To avoid un-bounded JIT work, the `InvokeLatestTrampoline` and ABI bridge (machine code) both require caching by the runtime. This cache is also required for `--trim` support, so that trampolines / adapters can be generated ahead-of-time and saved to the resulting `pkgimage`.
#### Serialization + `--trim` support
Serialization will be a four-step process:
1. Query the runtime (GC or cache) for a conservative set of live `TypedCallable` objects.
2. Add each `TypedCallable`'s code to the serialization queue.
3. Perform code-generation.
4. During the serialization walk of system data (when we perform trimming), prune any `TypedCallable` code whose objects did not end up in the final image.
This allows the runtime to `--trim` the code associated with a TypedCallable, without having to repeat steps (3) and (4) in a loop, which can be difficult to guarantee will reach a fixed-point and to respect mutation constraints (since the cache system is part of what is being scanned).
## Prior Solutions
#### FunctionWrappers.jl
FunctionWrappers.jl fills a very similar niche, but:
1. It is restricted to C ABI functions (limited `kwargs` support, no custom `union-split` ABI, etc.)
2. It is not `--trim` compatible by design (the internal `Ptr{Cvoid}` cannot be understood as a JIT-provided callback object by the serializer)
#### Base.Experimental.OpaqueClosure
There are two problems with OpaqueClosure:
1. invoked in a frozen `world`
2. they cannot survive `precompile` (similar to `Ptr`, they become `NULL`)
The first is a problem for users who expect a closure to behave like a normal Julia closure.

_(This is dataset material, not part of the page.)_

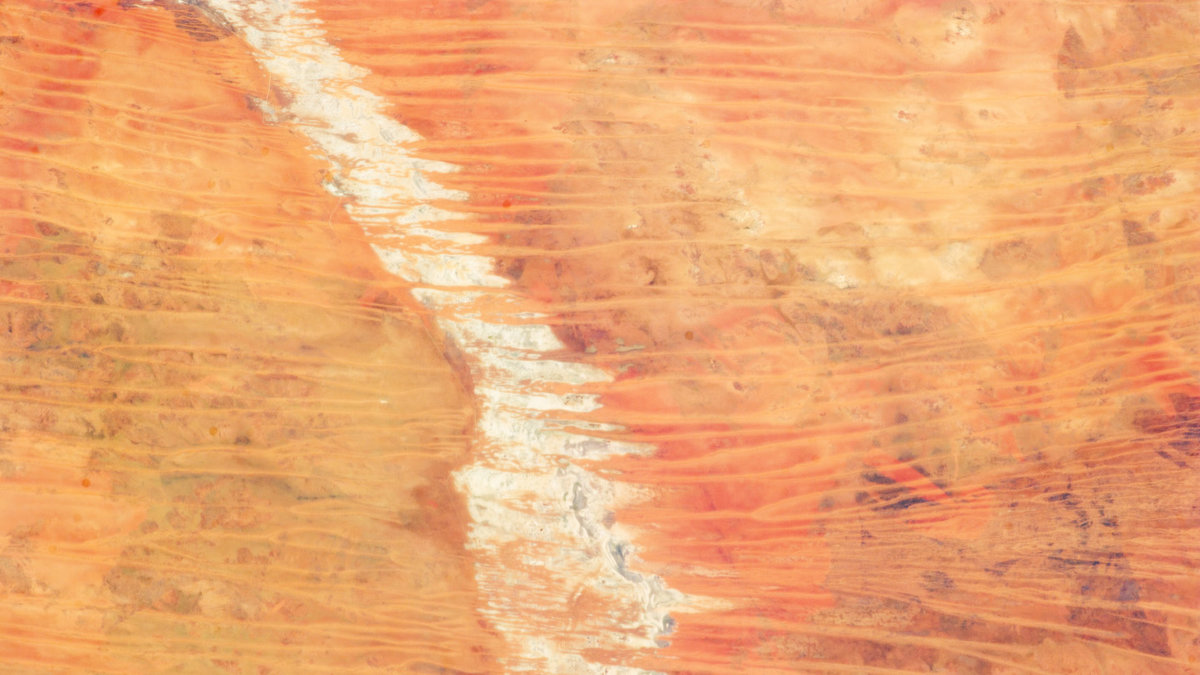 Sanddyner i Australiens stora öken togs i våras av en austronaut på Nasas Internationella rymdstation. 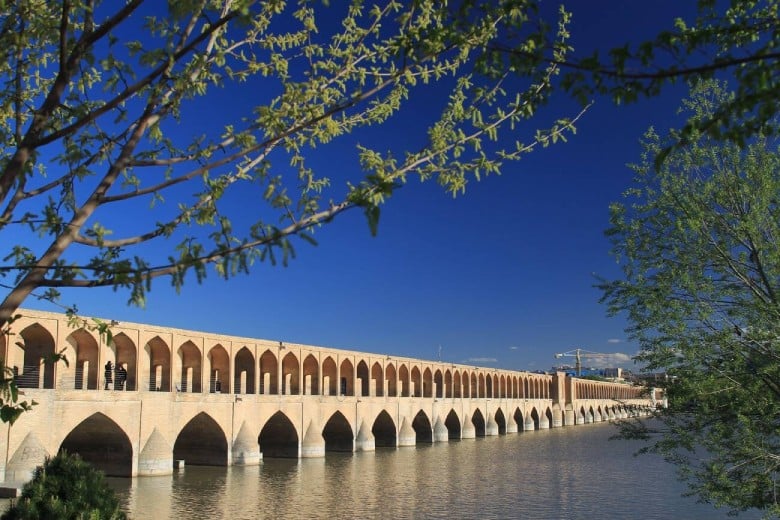 جسر Si o Se Pol على نهر Zayandeh Rood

Freezing the world at closure construction time makes many "reasonable" Method definition orderings fail:
```julia
const print_stdout = TypedClosure{Tuple{Any},Nothing}((x) -> print(stdout, x))
# this might be done by the user interactively, or in some package that is using'd
struct FancyNumber <: Number
val::Int
end
Base.print(io::IO, x::FancyNumber) = print(io, "FancyNumber(val=$(x.val))")
# despite the added methods, this fails with a MethodError
print_stdout(FancyNumber(1))
```
This is especially common when the closure uses abstract types in an argument (as above), but it can also occur when accessing `mutable` or global data that returns types whose methods are only recently available.
The second problem is that an `OpaqueClosure` is unable to tell the runtime which Julia code it was derived from, which means that the `pkgimage` serializer has no way to re-generate its machine code for ahead-of-time compilation or restore it properly when `using` a package.
This can easily lead to bugs when saving / storing OpaqueClosures:
```julia
const oc = @opaque ()->println("Hello")
function __init__()
oc() # uh-oh, using an OpaqueClosure defined at pre-compile time
# the function pointer is NULL now, this crashes!
end
```
In the future this may return a `MissingCodeError` instead of seg-faulting, but either way it will not run like a user would expect.